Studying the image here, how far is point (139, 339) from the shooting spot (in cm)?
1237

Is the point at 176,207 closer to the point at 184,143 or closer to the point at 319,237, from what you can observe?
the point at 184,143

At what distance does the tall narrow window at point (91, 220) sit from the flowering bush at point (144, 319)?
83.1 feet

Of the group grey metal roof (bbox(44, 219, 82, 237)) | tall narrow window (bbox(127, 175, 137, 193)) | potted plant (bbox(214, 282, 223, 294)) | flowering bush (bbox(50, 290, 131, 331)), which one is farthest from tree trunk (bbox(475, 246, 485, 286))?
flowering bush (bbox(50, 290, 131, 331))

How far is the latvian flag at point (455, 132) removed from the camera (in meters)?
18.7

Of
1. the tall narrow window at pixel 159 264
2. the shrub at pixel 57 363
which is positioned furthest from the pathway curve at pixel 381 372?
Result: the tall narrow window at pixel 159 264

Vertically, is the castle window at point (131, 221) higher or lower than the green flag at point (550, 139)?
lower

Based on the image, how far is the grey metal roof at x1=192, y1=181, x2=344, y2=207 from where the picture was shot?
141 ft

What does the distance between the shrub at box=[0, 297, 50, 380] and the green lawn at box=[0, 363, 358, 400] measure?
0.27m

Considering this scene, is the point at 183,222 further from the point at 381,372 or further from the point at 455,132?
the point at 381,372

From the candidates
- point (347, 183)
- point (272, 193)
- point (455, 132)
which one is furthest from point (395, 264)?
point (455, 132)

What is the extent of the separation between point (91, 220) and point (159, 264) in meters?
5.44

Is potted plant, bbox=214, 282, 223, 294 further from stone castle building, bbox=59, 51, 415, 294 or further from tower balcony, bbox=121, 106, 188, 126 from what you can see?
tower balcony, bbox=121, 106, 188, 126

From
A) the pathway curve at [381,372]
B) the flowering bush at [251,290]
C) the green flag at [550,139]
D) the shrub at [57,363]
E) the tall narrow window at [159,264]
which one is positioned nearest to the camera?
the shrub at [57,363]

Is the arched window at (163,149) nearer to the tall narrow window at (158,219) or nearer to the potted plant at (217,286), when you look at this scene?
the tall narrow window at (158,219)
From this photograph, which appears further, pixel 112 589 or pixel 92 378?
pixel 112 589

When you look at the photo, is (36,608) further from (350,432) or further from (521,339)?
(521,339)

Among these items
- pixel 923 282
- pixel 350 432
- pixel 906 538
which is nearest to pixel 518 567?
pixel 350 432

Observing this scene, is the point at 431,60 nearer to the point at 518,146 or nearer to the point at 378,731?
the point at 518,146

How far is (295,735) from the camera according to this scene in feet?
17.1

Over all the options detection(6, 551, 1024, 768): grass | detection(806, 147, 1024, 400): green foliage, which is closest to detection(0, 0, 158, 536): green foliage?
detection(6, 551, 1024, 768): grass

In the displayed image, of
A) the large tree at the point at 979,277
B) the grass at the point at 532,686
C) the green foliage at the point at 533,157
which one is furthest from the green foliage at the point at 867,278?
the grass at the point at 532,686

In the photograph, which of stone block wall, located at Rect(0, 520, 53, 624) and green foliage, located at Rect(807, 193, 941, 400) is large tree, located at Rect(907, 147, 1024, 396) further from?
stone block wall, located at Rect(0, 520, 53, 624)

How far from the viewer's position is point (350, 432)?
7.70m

● GIVEN TASK
Please reproduce all of the data above line for line, with no changes.

● EXERCISE RESPONSE
Studying the image here, how far is point (139, 339) from the shooting spot (in cm)?
1237

Is the point at 176,207 closer to the point at 184,143 or closer to the point at 319,237, from what you can observe?
the point at 184,143

At what distance does the tall narrow window at point (91, 220) sit from the flowering bush at point (144, 319)?
83.1 feet

Of the group grey metal roof (bbox(44, 219, 82, 237)) | tall narrow window (bbox(127, 175, 137, 193)) | potted plant (bbox(214, 282, 223, 294)) | flowering bush (bbox(50, 290, 131, 331)), which one is farthest from tree trunk (bbox(475, 246, 485, 286))?
flowering bush (bbox(50, 290, 131, 331))

How far is the latvian flag at point (455, 132) removed from the camera (in meters)?
18.7

Of
1. the tall narrow window at pixel 159 264
2. the shrub at pixel 57 363
which is positioned furthest from the pathway curve at pixel 381 372?
Result: the tall narrow window at pixel 159 264

Vertically, is the castle window at point (131, 221) higher or lower than the green flag at point (550, 139)?
lower

Based on the image, how far is the grey metal roof at x1=192, y1=181, x2=344, y2=207 from where the picture was shot?
141 ft

What does the distance between the shrub at box=[0, 297, 50, 380] and the green lawn at box=[0, 363, 358, 400] measure?
0.27m

Considering this scene, is the point at 183,222 further from the point at 381,372 or further from the point at 455,132?
the point at 381,372

From the candidates
- point (347, 183)
- point (272, 193)
- point (455, 132)
which one is furthest from point (395, 264)?
point (455, 132)

What is the extent of the separation between point (91, 220) and point (159, 264) in meters?
5.44

Is potted plant, bbox=214, 282, 223, 294 further from stone castle building, bbox=59, 51, 415, 294 or further from tower balcony, bbox=121, 106, 188, 126 from what you can see?
tower balcony, bbox=121, 106, 188, 126

From
A) the pathway curve at [381,372]
B) the flowering bush at [251,290]
C) the green flag at [550,139]
D) the shrub at [57,363]
E) the tall narrow window at [159,264]
which one is positioned nearest to the camera?
the shrub at [57,363]

Is the arched window at (163,149) nearer to the tall narrow window at (158,219) or nearer to the potted plant at (217,286), when you look at this scene?
the tall narrow window at (158,219)
From this photograph, which appears further, pixel 112 589 or pixel 92 378?
pixel 112 589

When you look at the photo, is (36,608) further from (350,432) or further from (521,339)?
(521,339)

Among these items
- pixel 923 282
- pixel 350 432
- pixel 906 538
which is nearest to pixel 518 567?
pixel 350 432

Observing this scene, is the point at 431,60 nearer to the point at 518,146 or nearer to the point at 378,731?
the point at 518,146

How far is (295,735) from the camera according to this scene in feet?
17.1

Over all the options detection(6, 551, 1024, 768): grass | detection(806, 147, 1024, 400): green foliage, which is closest to detection(0, 0, 158, 536): green foliage?
detection(6, 551, 1024, 768): grass

In the displayed image, of
A) the large tree at the point at 979,277
B) the grass at the point at 532,686
C) the green foliage at the point at 533,157
which one is furthest from the green foliage at the point at 867,278?
the grass at the point at 532,686

In the photograph, which of stone block wall, located at Rect(0, 520, 53, 624) and green foliage, located at Rect(807, 193, 941, 400) is large tree, located at Rect(907, 147, 1024, 396) further from?
stone block wall, located at Rect(0, 520, 53, 624)

How far from the viewer's position is point (350, 432)?
7.70m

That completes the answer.